I am free of the hands that hurt me. They are all dead.

All dead.

But so am I, inside it seems.

***

I have never told my family. I have mentioned it once to my father as he slid off the end of my bed, drunk, sobbing his failures into his hands. I remember comforting him, wishing he’d go to bed already, I had school in the morning. I started to tell my brother once, and stopped, realizing you can’t speak to a rock.

I have told friends, obliquely or not, I have let loose silk ribbons of my truth, but never a chorus of it. Always trapped in my mouth, the lack of detail, the sore of scabbed memories, fenced in. I cannot be a survivor of something I do not remember, can I?

I remember moist hands, trapped breath, the inside of my eyes. Wrong. I can taste the wrong inside me. The world collapses into a moment I carry like a photo, tattered.

Once my father made me hug him, years later.

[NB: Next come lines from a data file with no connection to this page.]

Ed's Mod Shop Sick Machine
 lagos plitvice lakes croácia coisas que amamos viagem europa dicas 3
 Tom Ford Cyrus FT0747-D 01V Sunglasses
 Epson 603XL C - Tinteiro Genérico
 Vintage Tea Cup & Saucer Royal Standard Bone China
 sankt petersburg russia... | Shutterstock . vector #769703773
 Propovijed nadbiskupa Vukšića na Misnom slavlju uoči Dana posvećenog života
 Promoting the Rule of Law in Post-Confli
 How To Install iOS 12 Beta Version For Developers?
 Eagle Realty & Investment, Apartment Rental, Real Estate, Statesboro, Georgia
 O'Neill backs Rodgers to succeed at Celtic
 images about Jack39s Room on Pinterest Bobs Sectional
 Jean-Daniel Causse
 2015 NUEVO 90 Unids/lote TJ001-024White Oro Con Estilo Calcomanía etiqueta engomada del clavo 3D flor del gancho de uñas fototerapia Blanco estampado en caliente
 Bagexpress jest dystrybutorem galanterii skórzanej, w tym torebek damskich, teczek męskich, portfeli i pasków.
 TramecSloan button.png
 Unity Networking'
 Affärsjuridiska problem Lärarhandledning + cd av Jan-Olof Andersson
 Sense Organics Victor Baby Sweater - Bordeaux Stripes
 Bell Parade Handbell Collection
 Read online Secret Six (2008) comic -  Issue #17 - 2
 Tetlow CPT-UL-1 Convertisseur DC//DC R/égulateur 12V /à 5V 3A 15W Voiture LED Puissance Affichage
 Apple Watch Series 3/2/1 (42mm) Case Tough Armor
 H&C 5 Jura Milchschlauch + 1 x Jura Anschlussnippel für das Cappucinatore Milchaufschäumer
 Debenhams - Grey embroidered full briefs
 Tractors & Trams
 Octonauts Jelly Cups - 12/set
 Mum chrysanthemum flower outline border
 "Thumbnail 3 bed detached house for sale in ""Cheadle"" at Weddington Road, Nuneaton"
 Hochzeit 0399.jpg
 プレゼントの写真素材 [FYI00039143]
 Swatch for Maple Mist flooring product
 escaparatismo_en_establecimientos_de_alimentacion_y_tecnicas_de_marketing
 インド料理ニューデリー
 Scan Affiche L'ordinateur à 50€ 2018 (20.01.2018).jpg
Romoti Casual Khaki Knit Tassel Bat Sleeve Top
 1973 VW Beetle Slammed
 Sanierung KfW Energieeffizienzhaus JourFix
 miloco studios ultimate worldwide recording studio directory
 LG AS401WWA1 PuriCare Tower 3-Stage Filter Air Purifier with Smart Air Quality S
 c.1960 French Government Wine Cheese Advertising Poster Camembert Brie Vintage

Wooden. Turn to stone, to water, to incorporeal ether. He can’t touch what he’s already stolen.

***

I will never tell my father. I could you know, let it slip, color his coffee. Let him carry it.

I won’t. I never will. Today I bury this. Today I have stared into it’s maw, felt my tears and said enough. I have lived with a rock under my heart for far too long, a child in a corner, wistful and quiet. She deserves more.

So he will never know. As a parent, I’d damn well want my daughter to tell me, but as a child,  I cannot burden him with anything more. This life has been sweet and sour enough for him. I can protect him. This I can do.

***

I am relived. I am livid. I am terrified. I am 33 and I am 6. I am crying and smiling and retching as water spills over my back. Noise rushes between my ears and I am seized by finality, and the gaping future before me.

I am free.

27 Responses to ““A memory is what is left when something happens and does not completely not happen.””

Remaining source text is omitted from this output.